### To do:
Each line of the material should be set down exactly. Pictures are not part of the copy.

### Task inputs:
----------

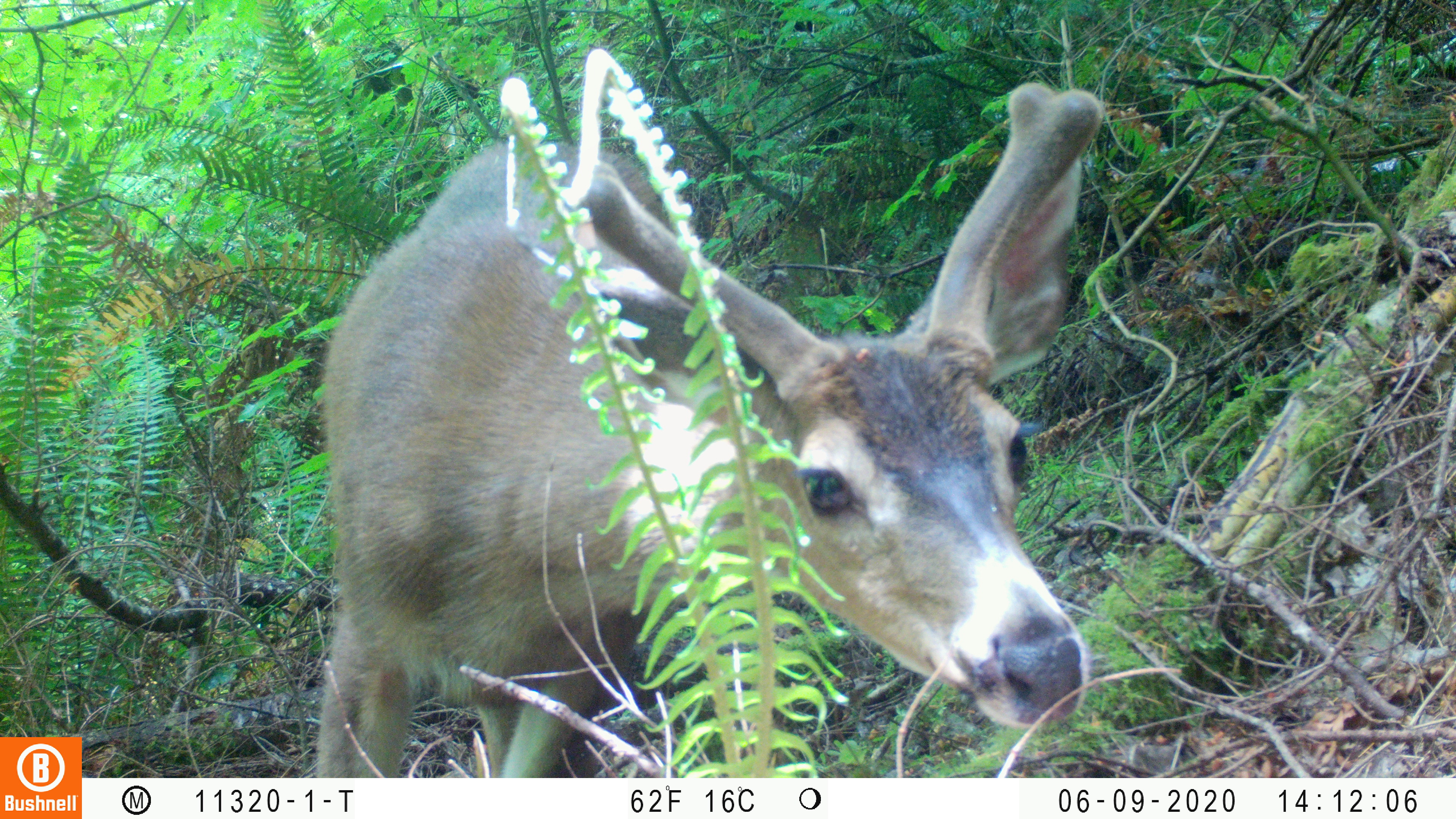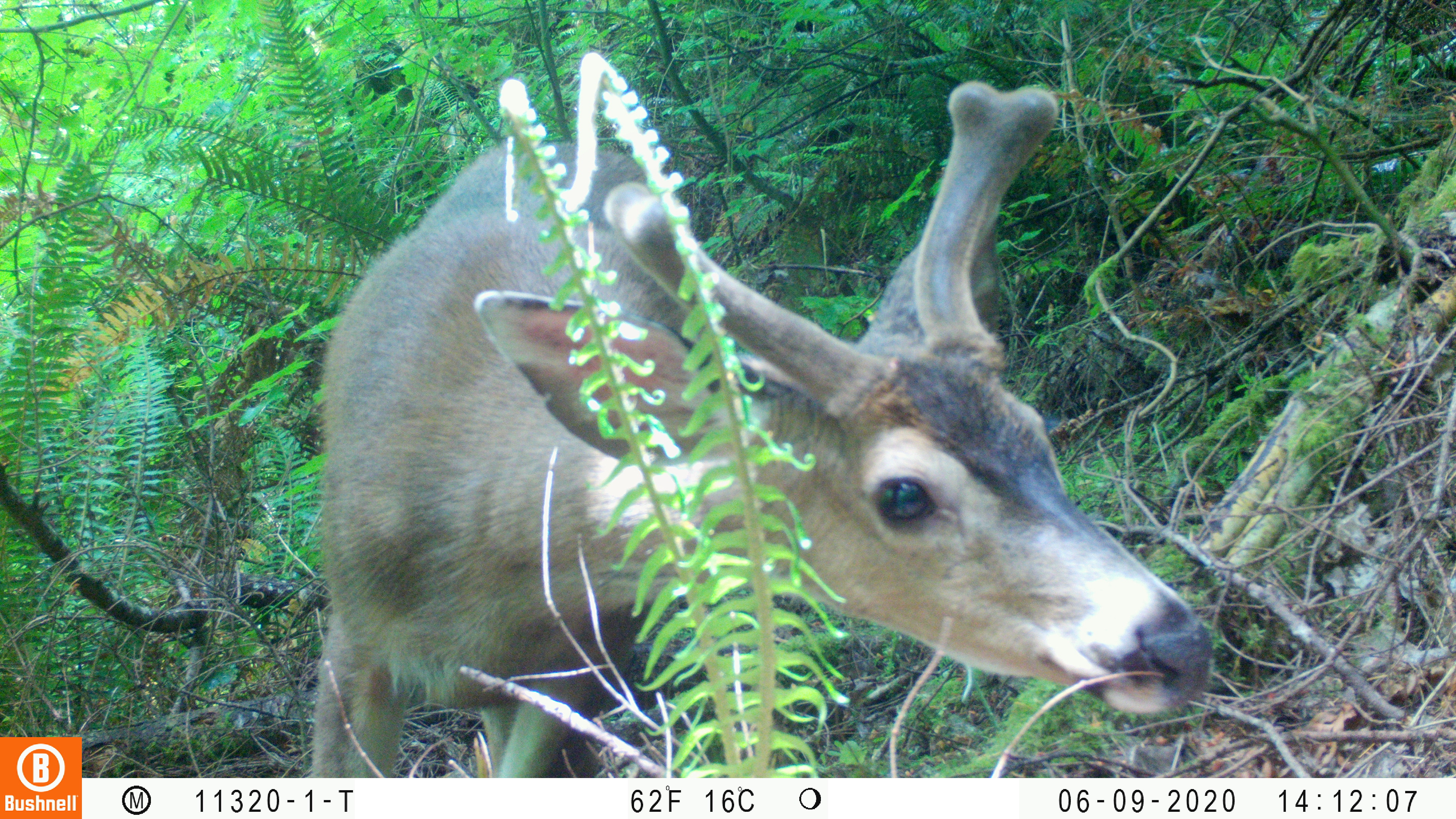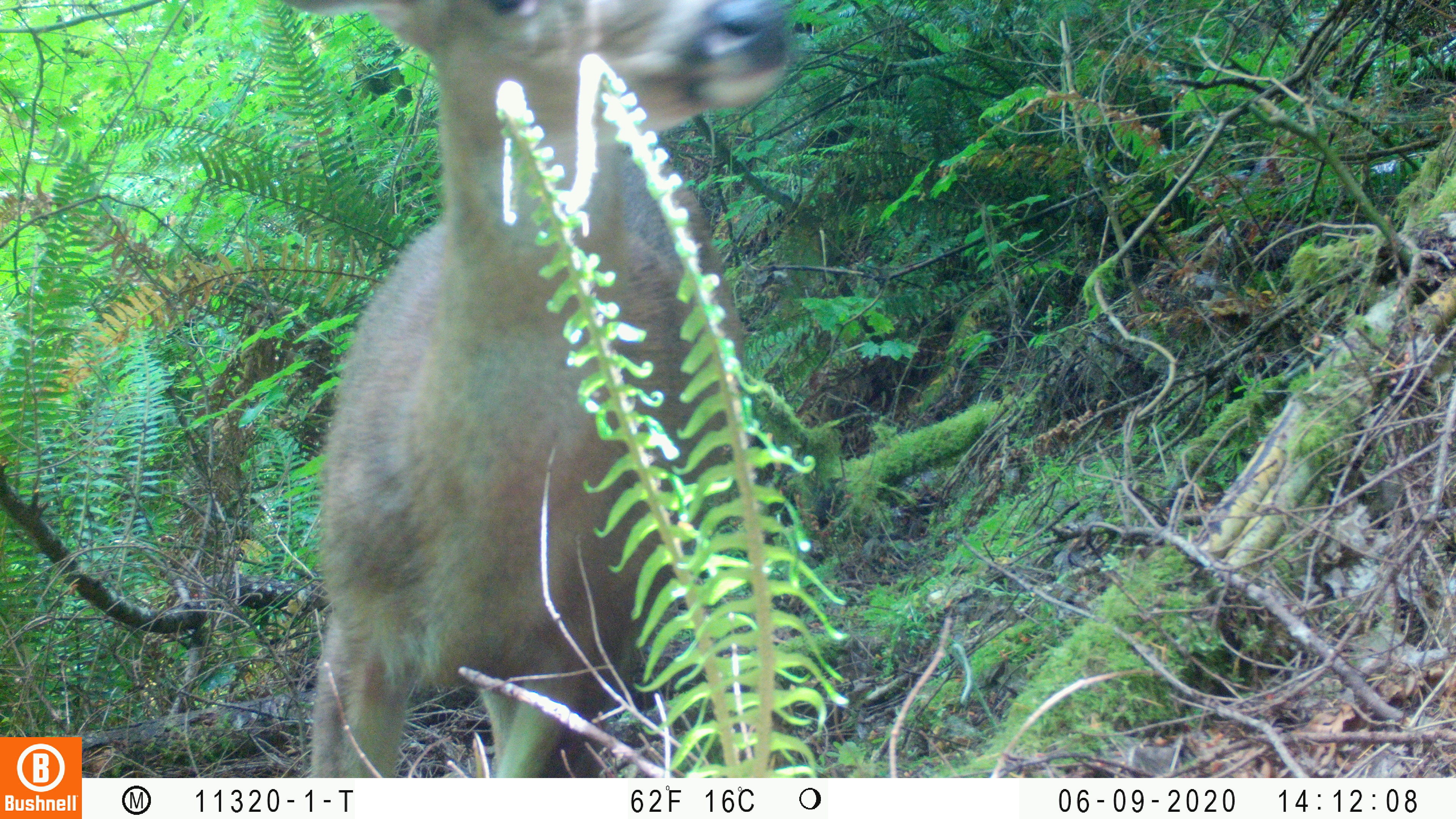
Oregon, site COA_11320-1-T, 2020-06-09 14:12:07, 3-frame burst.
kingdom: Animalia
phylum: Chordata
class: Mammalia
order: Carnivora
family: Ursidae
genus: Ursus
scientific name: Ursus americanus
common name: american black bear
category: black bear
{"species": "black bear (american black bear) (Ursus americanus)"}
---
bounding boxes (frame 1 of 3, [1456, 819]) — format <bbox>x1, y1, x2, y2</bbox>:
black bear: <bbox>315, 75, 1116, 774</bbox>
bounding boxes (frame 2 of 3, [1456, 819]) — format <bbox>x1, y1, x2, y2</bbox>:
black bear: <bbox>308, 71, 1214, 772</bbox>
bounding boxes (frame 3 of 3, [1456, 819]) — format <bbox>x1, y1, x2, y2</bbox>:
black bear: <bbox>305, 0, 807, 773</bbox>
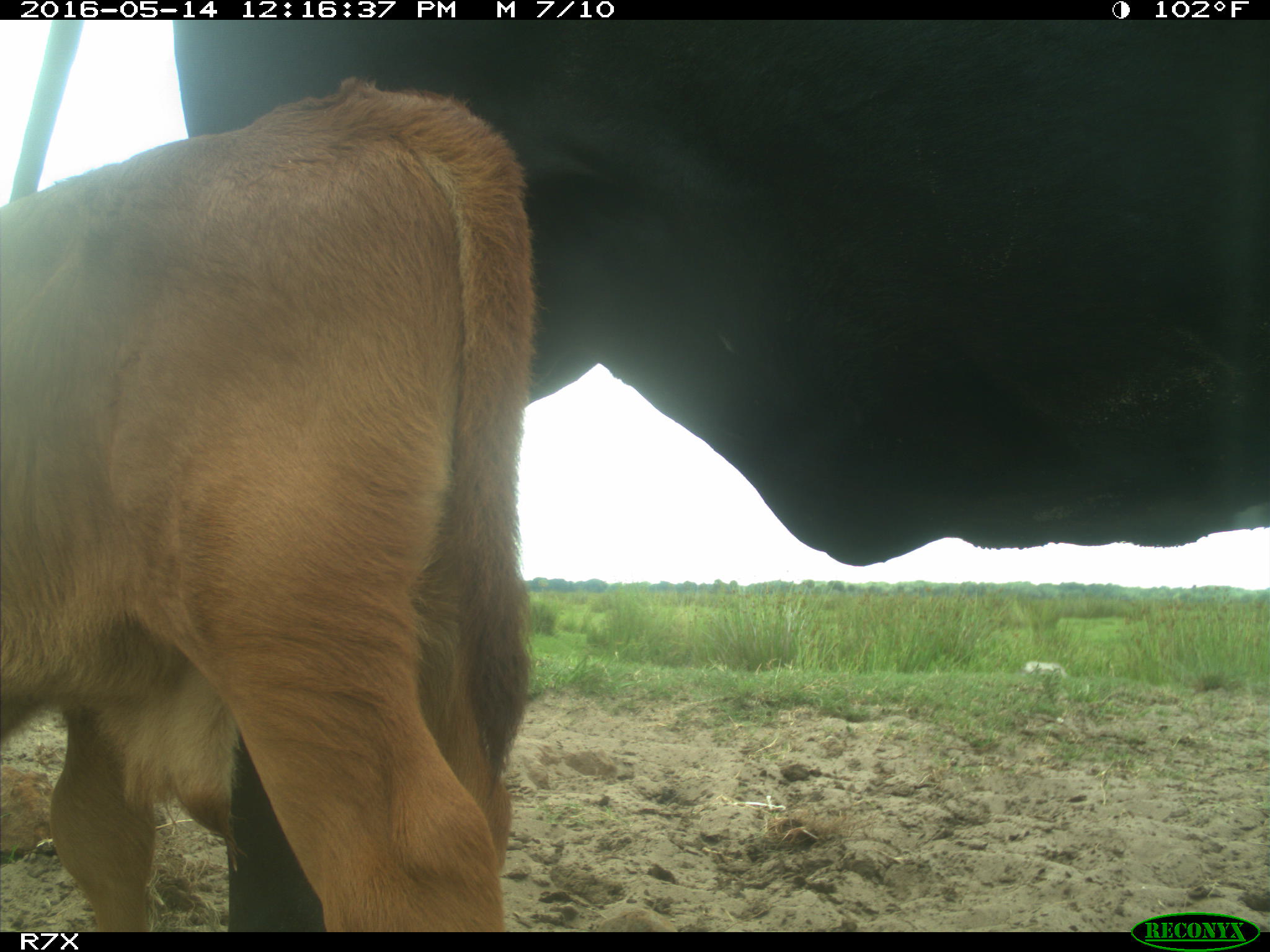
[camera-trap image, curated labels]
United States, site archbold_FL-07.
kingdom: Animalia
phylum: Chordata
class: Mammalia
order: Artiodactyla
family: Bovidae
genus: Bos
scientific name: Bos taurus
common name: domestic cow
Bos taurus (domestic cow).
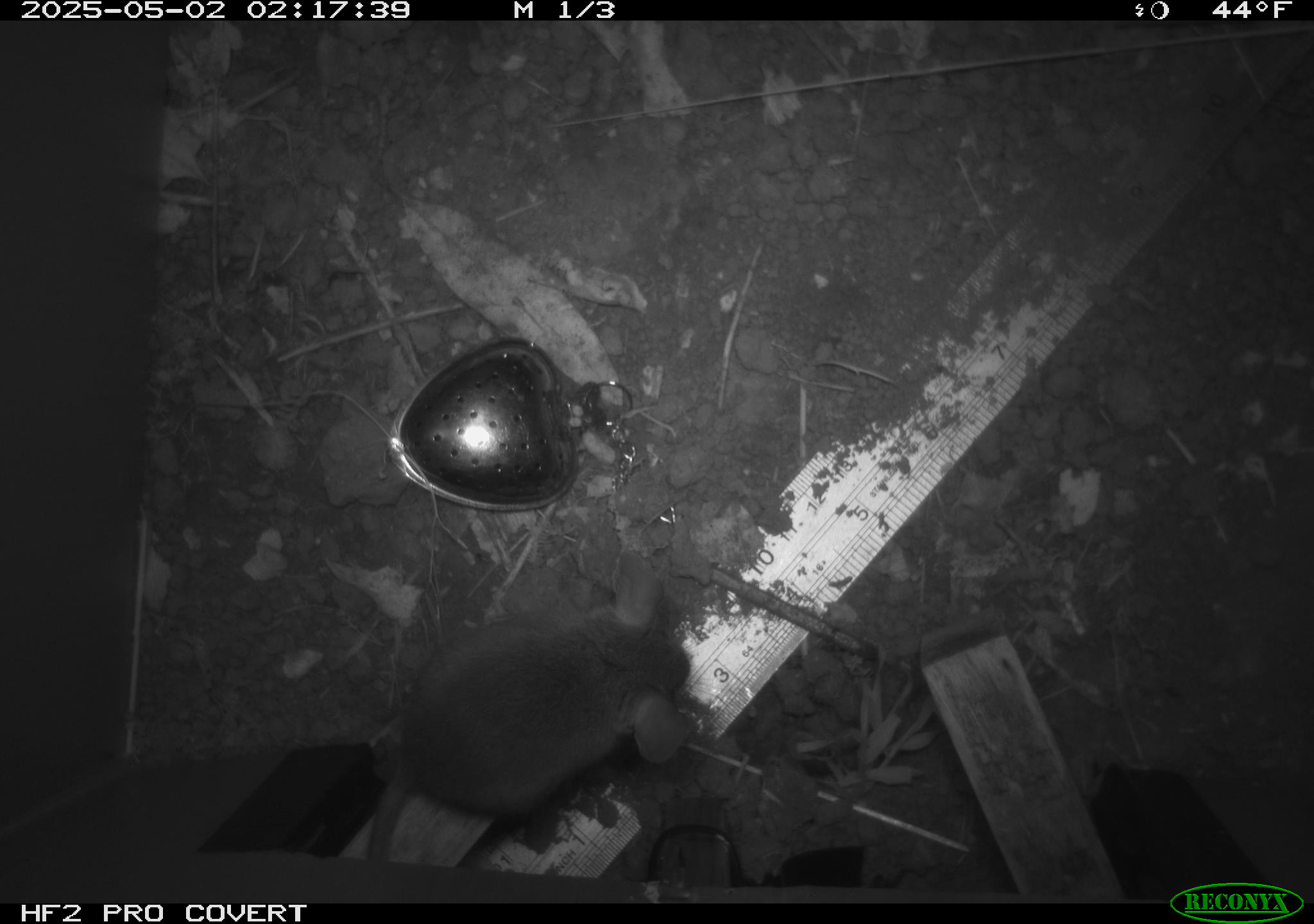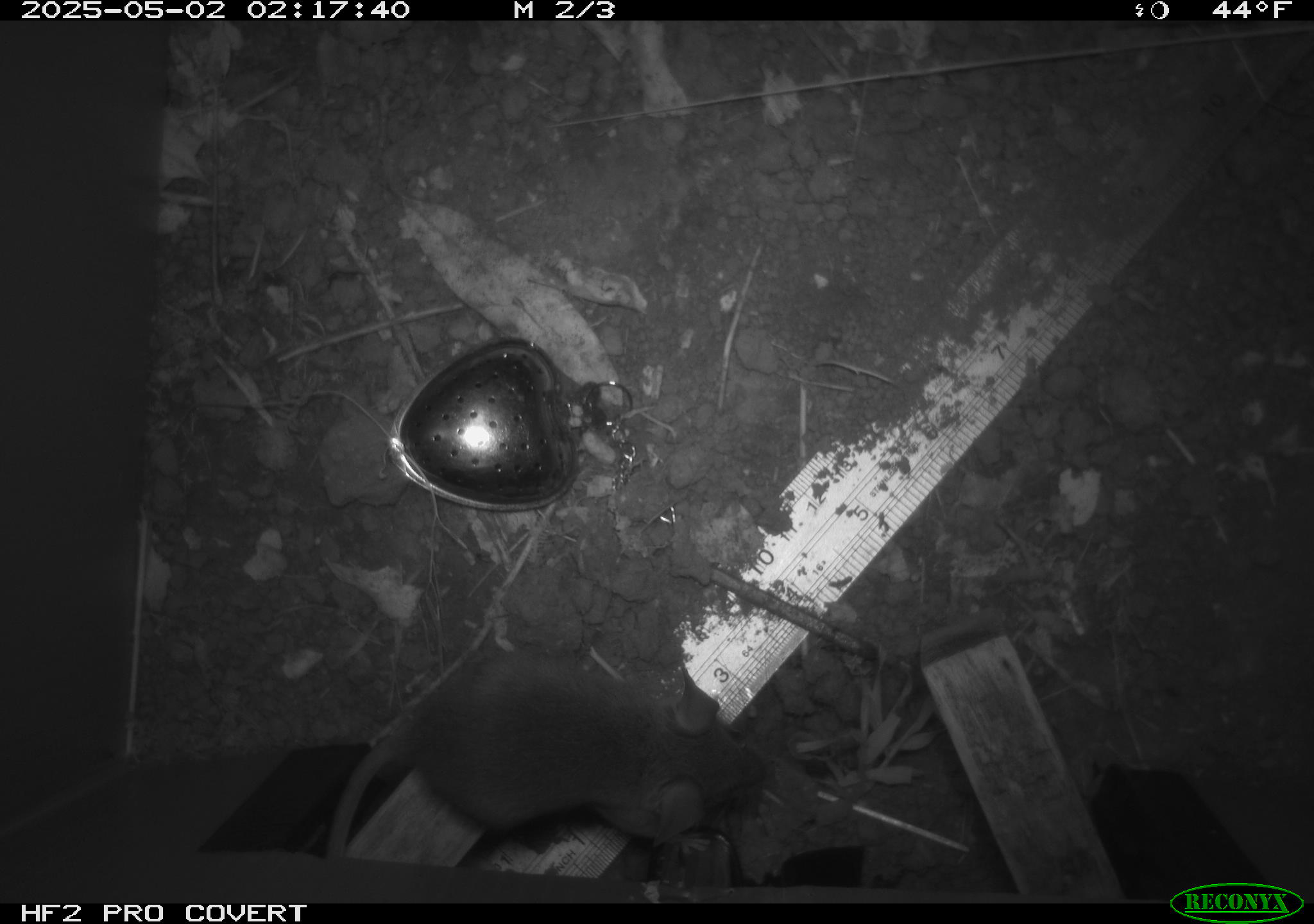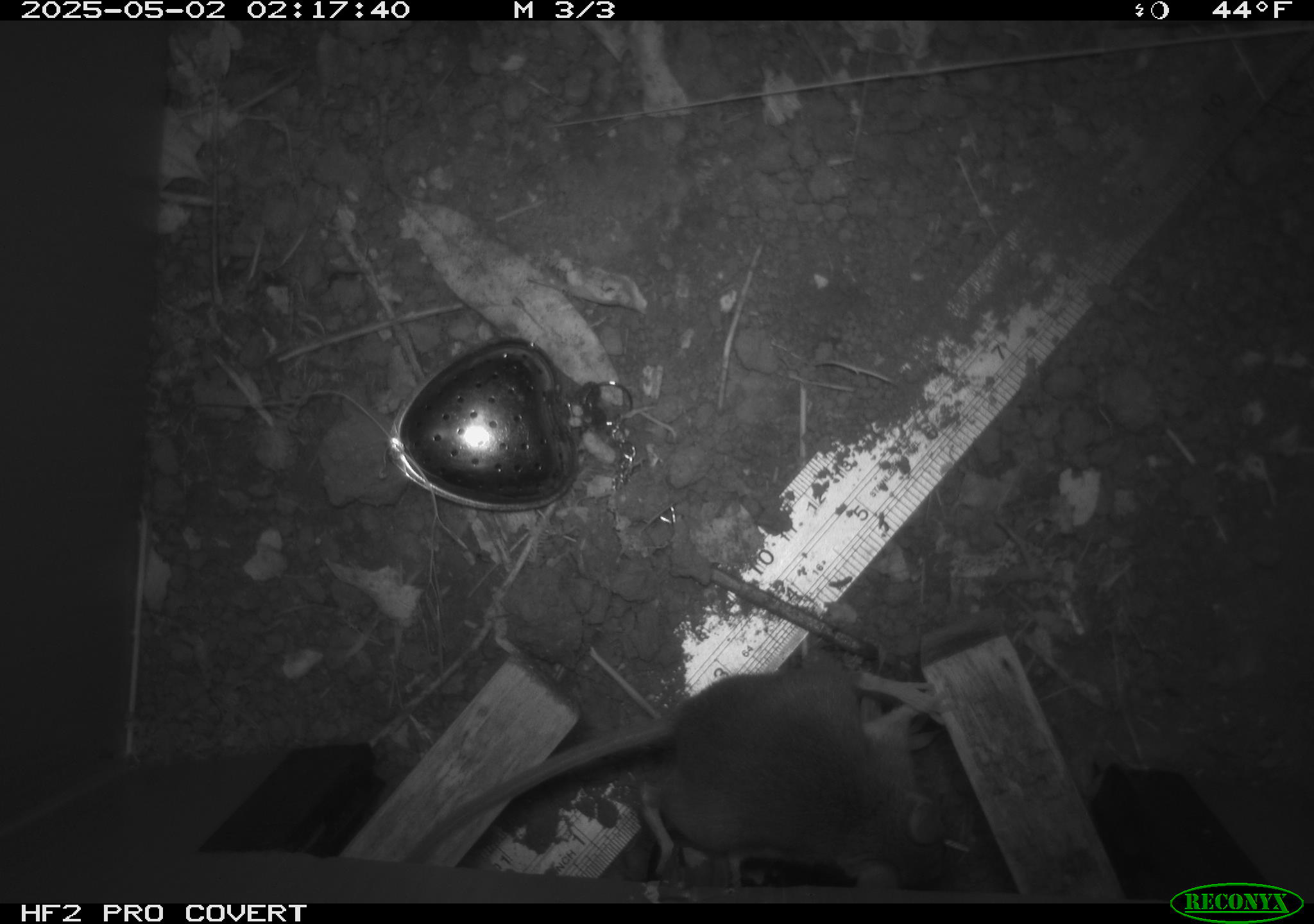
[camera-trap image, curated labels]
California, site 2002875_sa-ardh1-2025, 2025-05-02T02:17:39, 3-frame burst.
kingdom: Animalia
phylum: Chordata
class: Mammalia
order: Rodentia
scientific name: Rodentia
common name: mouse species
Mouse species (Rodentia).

----------

### Exercise output:
Oregon, site COA_11320-1-T, 2020-06-09 14:12:07, 3-frame burst.
kingdom: Animalia
phylum: Chordata
class: Mammalia
order: Carnivora
family: Ursidae
genus: Ursus
scientific name: Ursus americanus
common name: american black bear
category: black bear
{"species": "black bear (american black bear) (Ursus americanus)"}
---
bounding boxes (frame 1 of 3, [1456, 819]) — format <bbox>x1, y1, x2, y2</bbox>:
black bear: <bbox>315, 75, 1116, 774</bbox>
bounding boxes (frame 2 of 3, [1456, 819]) — format <bbox>x1, y1, x2, y2</bbox>:
black bear: <bbox>308, 71, 1214, 772</bbox>
bounding boxes (frame 3 of 3, [1456, 819]) — format <bbox>x1, y1, x2, y2</bbox>:
black bear: <bbox>305, 0, 807, 773</bbox>
[camera-trap image, curated labels]
United States, site archbold_FL-07.
kingdom: Animalia
phylum: Chordata
class: Mammalia
order: Artiodactyla
family: Bovidae
genus: Bos
scientific name: Bos taurus
common name: domestic cow
Bos taurus (domestic cow).
[camera-trap image, curated labels]
California, site 2002875_sa-ardh1-2025, 2025-05-02T02:17:39, 3-frame burst.
kingdom: Animalia
phylum: Chordata
class: Mammalia
order: Rodentia
scientific name: Rodentia
common name: mouse species
Mouse species (Rodentia).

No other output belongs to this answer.